Exact solution of inflationary model with minimum length

TL;DR

This paper derives exact solutions for inflationary modes considering a minimal length scale, linking quantum gravity effects to observable CMB predictions and revealing novel insights into the emergence of quantum field degrees of freedom from Planck-scale physics.

Contribution

It provides the first exact mode solutions in an inflationary model with a minimal length, improving understanding of quantum gravity effects on inflationary predictions.

Findings

Exact mode solutions for de Sitter and power-law inflation models.

Explicit mapping from initial quantum conditions to CMB observables.

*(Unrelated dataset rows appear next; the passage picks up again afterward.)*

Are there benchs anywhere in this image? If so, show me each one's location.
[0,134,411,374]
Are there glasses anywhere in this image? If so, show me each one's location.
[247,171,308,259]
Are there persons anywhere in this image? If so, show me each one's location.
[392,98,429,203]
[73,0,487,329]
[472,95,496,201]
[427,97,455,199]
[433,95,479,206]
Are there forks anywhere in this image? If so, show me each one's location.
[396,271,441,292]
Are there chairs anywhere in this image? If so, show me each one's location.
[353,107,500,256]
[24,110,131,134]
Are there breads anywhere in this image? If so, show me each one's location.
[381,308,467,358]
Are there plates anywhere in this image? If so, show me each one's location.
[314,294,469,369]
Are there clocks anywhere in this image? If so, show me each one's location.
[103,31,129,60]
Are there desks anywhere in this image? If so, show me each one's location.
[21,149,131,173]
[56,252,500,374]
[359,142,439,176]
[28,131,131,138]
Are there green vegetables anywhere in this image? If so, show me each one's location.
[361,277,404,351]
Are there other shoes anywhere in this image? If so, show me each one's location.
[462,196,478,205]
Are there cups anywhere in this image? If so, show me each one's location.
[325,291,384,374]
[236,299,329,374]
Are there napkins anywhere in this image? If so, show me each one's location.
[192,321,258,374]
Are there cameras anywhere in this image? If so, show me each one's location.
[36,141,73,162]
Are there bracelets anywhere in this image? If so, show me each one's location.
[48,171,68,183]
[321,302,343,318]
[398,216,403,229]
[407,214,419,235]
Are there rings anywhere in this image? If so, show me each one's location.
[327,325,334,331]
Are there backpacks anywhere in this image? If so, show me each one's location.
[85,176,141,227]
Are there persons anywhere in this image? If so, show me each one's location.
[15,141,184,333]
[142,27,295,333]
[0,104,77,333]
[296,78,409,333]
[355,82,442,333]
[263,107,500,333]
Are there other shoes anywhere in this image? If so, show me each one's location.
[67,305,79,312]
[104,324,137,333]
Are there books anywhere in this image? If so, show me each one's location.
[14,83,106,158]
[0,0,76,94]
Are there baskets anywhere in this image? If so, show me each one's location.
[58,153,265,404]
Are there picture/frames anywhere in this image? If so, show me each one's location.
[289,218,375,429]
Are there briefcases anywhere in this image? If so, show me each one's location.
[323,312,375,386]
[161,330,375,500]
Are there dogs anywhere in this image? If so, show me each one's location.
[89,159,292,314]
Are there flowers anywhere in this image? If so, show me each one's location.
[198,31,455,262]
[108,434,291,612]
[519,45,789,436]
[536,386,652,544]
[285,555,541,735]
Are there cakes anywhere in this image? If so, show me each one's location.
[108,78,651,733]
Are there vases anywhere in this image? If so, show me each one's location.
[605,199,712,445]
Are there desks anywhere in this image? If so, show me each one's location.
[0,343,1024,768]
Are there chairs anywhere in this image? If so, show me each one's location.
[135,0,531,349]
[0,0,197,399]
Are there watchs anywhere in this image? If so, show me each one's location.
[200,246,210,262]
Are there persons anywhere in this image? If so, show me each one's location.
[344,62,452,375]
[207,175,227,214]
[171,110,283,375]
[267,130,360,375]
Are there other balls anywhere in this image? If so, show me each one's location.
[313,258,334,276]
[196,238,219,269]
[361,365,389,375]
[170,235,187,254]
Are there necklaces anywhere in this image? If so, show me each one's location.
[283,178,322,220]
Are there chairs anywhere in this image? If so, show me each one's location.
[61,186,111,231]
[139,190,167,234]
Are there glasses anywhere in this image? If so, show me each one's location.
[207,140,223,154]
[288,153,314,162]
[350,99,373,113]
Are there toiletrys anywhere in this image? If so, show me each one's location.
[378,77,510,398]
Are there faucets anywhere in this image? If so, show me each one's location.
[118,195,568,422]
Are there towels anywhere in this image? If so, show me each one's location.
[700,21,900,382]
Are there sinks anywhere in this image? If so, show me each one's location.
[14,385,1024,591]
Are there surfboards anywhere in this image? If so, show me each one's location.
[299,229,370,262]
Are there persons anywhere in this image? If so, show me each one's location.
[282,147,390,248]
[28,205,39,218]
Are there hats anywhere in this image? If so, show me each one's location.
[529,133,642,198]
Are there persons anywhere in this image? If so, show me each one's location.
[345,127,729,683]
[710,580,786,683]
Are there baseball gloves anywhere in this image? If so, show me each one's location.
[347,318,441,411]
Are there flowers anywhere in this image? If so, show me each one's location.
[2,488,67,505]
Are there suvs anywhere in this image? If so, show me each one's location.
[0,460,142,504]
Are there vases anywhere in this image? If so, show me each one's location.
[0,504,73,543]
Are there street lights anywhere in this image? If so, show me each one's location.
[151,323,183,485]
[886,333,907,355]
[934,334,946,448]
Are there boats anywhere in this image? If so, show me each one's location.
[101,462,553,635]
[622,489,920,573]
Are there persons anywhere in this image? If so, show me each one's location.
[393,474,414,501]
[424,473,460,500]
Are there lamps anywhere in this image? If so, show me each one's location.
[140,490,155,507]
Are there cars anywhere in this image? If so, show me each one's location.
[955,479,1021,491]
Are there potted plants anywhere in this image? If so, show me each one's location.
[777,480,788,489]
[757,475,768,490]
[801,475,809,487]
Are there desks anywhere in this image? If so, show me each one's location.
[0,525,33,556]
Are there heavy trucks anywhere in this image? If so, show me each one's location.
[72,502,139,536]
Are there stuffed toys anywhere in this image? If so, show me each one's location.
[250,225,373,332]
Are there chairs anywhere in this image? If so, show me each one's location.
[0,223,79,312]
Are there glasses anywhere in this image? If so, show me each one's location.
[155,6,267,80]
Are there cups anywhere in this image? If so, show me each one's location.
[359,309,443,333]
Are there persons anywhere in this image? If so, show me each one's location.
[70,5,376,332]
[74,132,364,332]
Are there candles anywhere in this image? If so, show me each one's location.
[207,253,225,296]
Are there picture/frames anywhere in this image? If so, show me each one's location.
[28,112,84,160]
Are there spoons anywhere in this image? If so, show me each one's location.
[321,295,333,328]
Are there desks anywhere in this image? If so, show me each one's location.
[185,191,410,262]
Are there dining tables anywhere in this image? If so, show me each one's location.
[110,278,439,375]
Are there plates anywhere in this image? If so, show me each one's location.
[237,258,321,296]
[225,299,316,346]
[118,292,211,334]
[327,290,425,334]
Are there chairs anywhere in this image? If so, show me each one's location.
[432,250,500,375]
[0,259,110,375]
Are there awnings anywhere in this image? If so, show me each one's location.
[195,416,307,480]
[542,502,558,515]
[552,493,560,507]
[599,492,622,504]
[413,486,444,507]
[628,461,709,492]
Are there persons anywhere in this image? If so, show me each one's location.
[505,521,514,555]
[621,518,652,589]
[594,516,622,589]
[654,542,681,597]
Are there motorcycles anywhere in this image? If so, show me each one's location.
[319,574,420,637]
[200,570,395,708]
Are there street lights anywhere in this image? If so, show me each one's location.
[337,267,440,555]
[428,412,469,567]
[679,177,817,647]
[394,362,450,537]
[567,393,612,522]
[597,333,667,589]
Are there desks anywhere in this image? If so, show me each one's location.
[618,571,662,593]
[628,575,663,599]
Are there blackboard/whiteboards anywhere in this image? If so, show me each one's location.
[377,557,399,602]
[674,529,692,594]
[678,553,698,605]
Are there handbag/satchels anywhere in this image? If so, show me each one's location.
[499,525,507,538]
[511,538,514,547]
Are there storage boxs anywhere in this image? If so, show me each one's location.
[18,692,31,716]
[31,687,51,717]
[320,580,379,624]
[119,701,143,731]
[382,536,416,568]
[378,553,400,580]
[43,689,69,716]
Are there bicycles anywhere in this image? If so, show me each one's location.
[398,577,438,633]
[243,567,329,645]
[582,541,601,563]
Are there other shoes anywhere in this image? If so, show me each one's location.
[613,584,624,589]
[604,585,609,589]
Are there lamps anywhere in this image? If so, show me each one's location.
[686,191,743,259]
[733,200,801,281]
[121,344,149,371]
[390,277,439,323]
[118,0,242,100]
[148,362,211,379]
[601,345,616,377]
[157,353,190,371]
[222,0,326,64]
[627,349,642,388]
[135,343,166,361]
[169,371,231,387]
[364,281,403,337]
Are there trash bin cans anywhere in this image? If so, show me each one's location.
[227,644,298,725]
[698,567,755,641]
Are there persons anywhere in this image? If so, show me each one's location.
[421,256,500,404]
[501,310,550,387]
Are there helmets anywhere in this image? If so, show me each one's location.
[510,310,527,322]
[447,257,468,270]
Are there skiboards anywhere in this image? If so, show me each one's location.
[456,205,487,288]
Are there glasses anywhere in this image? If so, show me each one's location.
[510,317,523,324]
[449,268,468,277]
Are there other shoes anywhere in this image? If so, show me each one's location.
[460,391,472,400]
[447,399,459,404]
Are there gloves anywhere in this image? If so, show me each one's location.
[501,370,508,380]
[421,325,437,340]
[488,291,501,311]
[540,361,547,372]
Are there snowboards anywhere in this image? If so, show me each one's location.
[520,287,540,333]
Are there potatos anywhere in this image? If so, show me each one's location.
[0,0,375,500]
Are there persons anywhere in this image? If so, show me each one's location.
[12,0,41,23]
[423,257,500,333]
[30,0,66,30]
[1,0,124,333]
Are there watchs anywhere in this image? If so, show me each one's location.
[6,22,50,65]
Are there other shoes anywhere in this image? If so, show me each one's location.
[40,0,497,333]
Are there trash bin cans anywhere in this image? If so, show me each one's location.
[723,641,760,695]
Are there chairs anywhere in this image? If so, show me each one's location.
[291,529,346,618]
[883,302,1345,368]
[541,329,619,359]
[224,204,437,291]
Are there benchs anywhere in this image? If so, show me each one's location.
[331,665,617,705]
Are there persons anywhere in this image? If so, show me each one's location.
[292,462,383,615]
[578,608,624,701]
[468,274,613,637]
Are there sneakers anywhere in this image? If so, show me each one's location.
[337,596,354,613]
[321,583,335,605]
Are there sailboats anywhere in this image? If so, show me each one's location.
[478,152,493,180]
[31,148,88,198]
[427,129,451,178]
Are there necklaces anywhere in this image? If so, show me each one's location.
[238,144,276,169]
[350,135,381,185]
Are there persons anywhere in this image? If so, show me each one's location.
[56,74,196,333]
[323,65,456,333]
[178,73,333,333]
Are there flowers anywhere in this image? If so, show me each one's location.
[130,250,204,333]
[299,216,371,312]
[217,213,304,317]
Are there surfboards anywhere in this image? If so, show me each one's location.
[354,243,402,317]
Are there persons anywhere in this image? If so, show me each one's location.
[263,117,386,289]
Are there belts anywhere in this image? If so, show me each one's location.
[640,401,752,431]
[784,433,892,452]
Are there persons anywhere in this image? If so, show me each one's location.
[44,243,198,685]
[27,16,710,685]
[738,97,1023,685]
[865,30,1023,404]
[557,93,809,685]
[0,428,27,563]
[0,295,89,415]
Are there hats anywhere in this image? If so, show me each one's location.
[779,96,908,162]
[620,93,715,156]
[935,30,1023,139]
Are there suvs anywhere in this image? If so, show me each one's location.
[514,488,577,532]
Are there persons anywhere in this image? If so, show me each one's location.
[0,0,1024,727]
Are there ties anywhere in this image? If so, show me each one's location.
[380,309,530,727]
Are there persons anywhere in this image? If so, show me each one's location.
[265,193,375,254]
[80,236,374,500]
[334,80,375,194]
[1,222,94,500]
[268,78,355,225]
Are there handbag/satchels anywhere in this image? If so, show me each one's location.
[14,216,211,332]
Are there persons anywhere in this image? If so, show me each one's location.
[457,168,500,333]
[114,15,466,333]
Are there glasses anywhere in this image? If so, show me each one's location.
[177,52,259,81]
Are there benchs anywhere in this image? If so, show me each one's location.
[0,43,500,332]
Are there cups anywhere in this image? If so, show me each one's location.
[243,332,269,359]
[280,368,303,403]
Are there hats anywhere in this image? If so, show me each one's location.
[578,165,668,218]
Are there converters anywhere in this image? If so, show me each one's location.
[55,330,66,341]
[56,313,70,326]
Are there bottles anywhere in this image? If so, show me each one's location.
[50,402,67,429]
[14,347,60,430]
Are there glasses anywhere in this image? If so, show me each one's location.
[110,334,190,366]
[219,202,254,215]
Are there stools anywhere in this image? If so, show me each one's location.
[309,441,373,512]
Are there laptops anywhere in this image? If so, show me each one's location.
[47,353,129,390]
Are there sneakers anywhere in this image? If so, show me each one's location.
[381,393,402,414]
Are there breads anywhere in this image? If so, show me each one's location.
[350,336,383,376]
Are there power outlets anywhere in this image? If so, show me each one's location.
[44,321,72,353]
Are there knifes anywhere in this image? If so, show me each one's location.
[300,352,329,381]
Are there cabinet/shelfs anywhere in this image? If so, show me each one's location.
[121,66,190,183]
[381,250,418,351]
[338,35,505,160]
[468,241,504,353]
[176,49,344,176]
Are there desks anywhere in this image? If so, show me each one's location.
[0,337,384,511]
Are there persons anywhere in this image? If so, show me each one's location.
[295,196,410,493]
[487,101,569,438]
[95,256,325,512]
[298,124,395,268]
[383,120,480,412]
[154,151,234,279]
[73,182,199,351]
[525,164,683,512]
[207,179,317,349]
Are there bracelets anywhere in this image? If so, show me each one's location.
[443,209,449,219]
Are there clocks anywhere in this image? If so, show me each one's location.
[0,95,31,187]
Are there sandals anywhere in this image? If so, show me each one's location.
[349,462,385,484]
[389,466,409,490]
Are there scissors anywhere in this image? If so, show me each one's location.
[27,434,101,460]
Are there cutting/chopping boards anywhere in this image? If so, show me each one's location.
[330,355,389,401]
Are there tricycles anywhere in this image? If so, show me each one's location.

Insights into the emergence of QFT degrees of freedom from Planck-scale physics.

Abstract

Within the inflationary scenario, Planck scale physics should have affected the comoving modes' initial conditions and early evolution, thereby potentially affecting the inflationary predictions for the cosmic microwave background (CMB). This issue has been studied extensively on the basis of various models for how quantum field theory (QFT) is modified and finally breaks down towards the Planck scale. In one model, in particular, an ultraviolet cutoff was implemented into QFT through generalized uncertainty relations which have been motivated from general quantum gravity arguments and from string theory. Here, we improve upon prior numerical and semi-analytical results by presenting the exact mode solutions for both de Sitter and power-law inflation in this model. This provides an explicit map from the modes' initial conditions, which are presumably set by quantum gravity, to the modes' amplitudes at horizon crossing and thus to the inflationary predictions for the CMB. The solutions' particular behaviour close to the cutoff scale suggests unexpected possibilities for how the degrees of freedom of QFT emerge from the Planck scale.